# A simple combinatorics problem

To break the long hiatus, I’m going to solve a short combinatorics problem extracted from “A Walk Through Combinatorics”:

Find all positive integers $a < b < c$ such that $\frac{1}{a} + \frac{1}{b} + \frac{1}{c} = 1$.

As $a$ is the smallest of the three integers, we know that $\frac{1}{a}$ will be the bigger of the three fractions. The three fractions must add to one and they must be different, so $\frac{1}{a}$ must be equal to $\frac{1}{2}$. Rewriting the restriction using this newly found knowledge:

$\displaystyle \frac{1}{2} + \frac{1}{b} + \frac{1}{c} = 1$

$\displaystyle \frac{1}{b} + \frac{1}{c} = \frac{1}{2}$.

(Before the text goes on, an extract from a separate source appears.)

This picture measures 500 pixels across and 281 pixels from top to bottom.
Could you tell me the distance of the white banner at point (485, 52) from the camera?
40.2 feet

$b$ must be greater than 2, but it cannot be bigger than 3 because, otherwise,

$\displaystyle \frac{1}{b} + \frac{1}{c} \leq \frac{1}{4} + \frac{1}{5} = \frac{9}{20} < \frac{1}{2}$.

Then we have $b = 3$ and

$\displaystyle c = \frac{1}{1 - \frac{1}{2} - \frac{1}{3}} = 6$.